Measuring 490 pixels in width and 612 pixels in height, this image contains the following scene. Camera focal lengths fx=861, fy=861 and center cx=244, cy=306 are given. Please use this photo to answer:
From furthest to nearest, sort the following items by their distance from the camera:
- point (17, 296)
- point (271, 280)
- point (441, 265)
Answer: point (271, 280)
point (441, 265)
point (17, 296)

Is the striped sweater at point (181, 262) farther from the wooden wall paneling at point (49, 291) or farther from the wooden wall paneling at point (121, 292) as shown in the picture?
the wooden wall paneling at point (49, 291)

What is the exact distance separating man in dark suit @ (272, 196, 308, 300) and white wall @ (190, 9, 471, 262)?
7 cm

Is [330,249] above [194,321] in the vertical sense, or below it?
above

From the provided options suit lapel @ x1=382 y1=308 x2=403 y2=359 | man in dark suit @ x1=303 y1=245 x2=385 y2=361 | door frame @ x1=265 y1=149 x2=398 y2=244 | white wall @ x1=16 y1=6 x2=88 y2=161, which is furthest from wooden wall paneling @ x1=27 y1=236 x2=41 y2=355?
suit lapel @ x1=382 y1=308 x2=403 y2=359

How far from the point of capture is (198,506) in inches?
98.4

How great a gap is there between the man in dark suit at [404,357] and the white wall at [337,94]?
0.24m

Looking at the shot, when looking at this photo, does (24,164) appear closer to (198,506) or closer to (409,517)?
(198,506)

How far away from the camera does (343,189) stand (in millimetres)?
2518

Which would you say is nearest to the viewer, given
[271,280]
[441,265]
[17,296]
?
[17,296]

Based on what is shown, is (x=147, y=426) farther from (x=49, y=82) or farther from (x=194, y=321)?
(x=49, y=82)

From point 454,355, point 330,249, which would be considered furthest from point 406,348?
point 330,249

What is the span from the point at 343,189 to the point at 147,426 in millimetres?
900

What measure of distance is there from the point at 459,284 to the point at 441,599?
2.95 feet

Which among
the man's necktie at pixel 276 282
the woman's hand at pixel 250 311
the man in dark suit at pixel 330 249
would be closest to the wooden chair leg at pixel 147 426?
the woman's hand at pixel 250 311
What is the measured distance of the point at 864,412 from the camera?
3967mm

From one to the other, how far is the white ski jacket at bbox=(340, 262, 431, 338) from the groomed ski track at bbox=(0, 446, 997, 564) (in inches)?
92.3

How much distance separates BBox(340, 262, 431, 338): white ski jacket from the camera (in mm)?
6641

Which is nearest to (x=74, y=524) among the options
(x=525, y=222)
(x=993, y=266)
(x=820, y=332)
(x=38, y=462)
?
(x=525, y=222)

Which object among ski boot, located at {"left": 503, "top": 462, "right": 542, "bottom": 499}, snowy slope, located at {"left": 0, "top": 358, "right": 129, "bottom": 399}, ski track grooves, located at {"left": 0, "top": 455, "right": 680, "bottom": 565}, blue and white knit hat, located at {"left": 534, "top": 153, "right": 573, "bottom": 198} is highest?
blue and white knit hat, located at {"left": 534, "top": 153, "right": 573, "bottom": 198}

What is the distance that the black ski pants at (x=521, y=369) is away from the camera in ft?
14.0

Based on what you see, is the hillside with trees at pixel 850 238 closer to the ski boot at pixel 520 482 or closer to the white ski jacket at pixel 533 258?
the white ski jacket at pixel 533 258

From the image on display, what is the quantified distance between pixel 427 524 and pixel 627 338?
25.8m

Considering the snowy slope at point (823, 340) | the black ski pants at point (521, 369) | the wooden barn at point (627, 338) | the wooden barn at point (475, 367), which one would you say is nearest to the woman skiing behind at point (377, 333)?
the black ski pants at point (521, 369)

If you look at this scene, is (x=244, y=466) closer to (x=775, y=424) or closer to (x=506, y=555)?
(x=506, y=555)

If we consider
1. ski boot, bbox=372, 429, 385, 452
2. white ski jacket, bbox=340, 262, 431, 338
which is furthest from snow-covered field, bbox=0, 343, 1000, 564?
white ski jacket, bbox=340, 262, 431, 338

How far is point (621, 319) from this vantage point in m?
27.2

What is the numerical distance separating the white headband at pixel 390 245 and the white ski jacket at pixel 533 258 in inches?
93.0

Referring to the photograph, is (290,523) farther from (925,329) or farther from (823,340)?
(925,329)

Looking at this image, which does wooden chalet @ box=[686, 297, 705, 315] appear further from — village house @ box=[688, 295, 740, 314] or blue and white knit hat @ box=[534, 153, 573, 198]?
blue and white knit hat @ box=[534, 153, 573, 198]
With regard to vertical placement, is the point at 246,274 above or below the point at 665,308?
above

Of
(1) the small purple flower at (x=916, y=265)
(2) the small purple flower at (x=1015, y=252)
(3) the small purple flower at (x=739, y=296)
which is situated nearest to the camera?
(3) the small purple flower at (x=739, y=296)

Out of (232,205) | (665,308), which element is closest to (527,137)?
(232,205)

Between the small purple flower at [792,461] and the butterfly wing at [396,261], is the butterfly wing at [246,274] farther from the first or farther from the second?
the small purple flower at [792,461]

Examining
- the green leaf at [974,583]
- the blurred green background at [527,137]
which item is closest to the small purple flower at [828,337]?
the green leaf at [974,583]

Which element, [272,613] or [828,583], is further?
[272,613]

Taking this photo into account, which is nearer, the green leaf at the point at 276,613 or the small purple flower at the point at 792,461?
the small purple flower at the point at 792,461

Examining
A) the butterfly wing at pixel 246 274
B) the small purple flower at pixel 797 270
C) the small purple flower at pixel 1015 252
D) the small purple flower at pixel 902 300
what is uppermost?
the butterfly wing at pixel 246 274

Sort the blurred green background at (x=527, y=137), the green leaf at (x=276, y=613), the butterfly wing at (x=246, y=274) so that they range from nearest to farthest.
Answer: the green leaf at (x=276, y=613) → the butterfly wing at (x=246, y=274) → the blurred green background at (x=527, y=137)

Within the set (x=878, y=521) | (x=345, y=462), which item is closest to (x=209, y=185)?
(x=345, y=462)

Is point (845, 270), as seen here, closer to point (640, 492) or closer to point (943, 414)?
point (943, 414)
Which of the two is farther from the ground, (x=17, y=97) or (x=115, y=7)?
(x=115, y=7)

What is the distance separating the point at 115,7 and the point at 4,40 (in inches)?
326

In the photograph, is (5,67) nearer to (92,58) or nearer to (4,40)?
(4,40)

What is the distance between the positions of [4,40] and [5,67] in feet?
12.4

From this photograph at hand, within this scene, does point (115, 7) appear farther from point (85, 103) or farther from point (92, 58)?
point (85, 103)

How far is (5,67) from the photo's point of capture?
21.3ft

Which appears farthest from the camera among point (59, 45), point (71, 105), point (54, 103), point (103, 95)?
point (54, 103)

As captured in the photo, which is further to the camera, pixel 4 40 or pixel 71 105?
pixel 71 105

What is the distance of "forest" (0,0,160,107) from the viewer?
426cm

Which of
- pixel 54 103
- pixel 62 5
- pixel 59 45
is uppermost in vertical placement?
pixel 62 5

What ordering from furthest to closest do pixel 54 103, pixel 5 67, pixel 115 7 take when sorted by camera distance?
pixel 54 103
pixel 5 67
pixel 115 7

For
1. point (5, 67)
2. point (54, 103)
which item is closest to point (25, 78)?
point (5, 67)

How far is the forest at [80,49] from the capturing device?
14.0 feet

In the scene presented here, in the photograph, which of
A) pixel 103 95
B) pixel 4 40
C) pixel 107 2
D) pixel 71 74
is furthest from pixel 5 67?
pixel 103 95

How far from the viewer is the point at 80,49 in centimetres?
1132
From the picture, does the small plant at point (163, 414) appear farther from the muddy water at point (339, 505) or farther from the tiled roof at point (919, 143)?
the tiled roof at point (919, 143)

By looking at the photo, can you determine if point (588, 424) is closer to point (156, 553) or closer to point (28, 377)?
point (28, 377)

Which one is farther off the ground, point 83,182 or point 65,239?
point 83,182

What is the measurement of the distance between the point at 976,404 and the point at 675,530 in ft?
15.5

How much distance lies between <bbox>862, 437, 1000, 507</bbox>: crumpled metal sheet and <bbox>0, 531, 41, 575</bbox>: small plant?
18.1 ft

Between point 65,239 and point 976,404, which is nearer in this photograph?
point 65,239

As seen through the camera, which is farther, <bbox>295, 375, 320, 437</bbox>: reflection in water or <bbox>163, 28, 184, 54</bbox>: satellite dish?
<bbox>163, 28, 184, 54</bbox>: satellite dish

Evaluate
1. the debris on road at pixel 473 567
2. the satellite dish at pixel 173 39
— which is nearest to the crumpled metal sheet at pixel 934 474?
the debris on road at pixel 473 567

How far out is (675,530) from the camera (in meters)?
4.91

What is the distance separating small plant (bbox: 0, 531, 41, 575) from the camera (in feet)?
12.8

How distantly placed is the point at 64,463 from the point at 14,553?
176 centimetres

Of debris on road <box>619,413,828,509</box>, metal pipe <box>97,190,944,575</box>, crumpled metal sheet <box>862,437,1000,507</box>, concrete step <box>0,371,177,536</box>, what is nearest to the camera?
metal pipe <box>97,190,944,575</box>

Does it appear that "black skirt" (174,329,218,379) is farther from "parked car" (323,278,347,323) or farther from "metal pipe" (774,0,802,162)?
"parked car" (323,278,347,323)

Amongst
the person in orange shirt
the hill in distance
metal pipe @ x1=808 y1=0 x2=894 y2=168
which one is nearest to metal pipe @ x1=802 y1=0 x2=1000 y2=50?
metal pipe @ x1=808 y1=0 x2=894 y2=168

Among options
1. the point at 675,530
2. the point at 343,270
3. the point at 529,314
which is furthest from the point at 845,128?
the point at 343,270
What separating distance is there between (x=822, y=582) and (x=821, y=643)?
-*-
Would you quote, exactly and only, the lines from the one containing "Does it appear" to the end of the entries?

Does it appear that "black skirt" (174,329,218,379) is farther from "parked car" (323,278,347,323) or farther from "metal pipe" (774,0,802,162)?
"parked car" (323,278,347,323)

Amongst
the person in orange shirt
the hill in distance
metal pipe @ x1=808 y1=0 x2=894 y2=168
which one is nearest to metal pipe @ x1=802 y1=0 x2=1000 y2=50?
metal pipe @ x1=808 y1=0 x2=894 y2=168

Among options
1. the point at 675,530
2. the point at 343,270
3. the point at 529,314
which is furthest from the point at 845,128?
the point at 343,270
What separating distance is there between (x=822, y=582) and (x=821, y=643)?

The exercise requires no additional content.